Task goal: Only one stretch of the material below is wanted: everything from the line containing "Εθελοντική Δράση Καθαρισμού" down to the line containing "Coastal Delaware Birding Blitz", both ends included. Repeat it exactly and skip the pictures.

Data for processing:
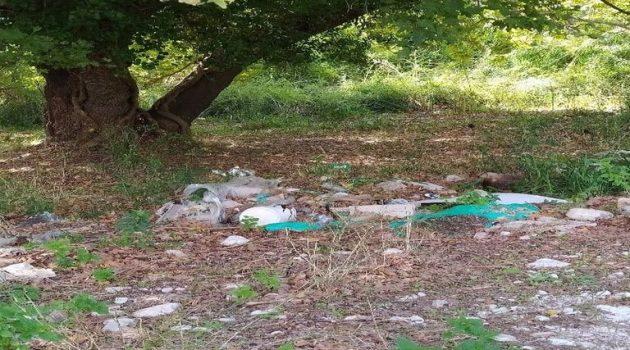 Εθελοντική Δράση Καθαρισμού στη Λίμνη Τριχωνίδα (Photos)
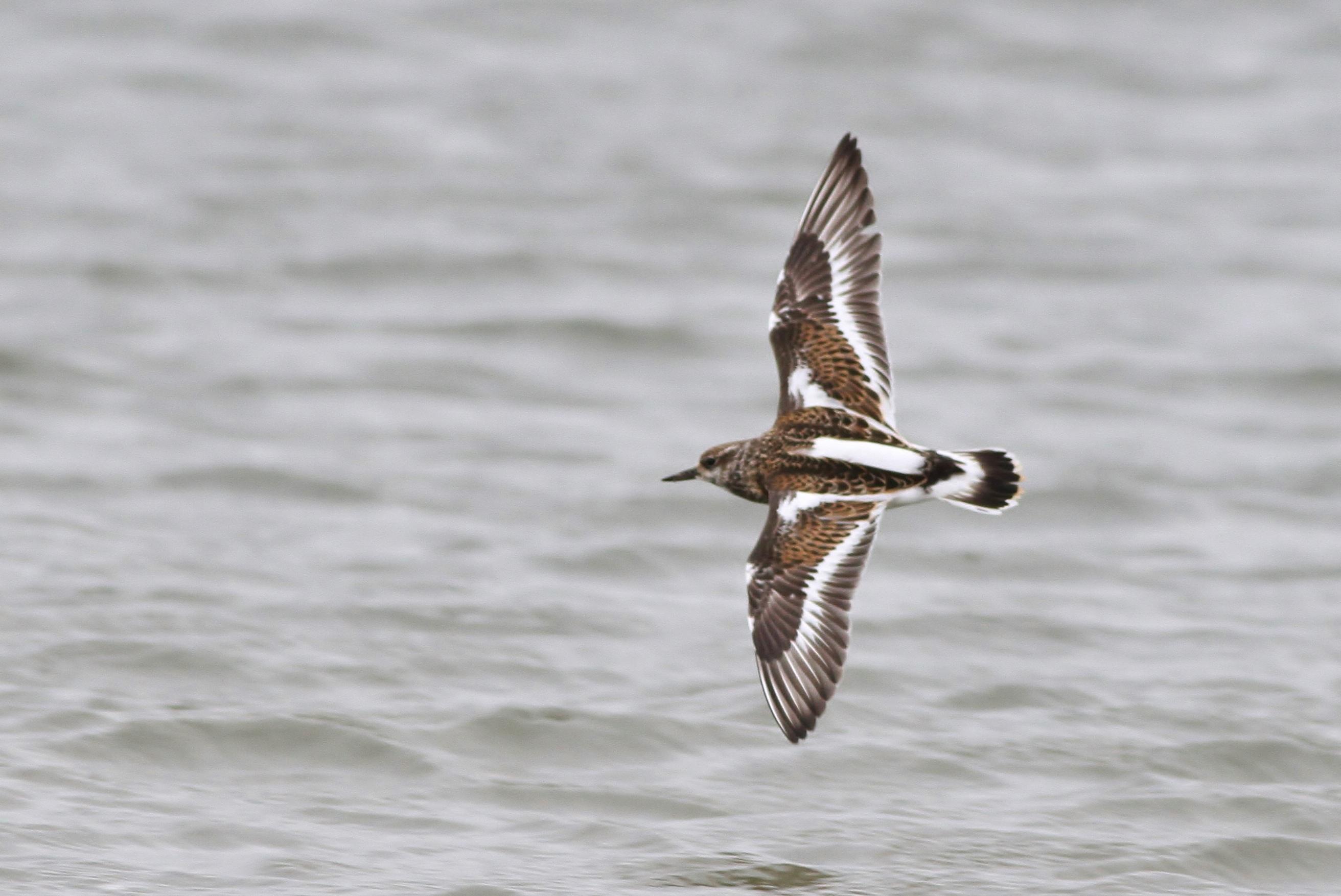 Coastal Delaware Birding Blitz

--

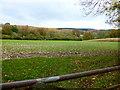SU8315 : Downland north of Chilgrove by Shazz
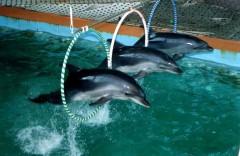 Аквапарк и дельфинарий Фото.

Response area:
 Εθελοντική Δράση Καθαρισμού στη Λίμνη Τριχωνίδα (Photos)
 Coastal Delaware Birding Blitz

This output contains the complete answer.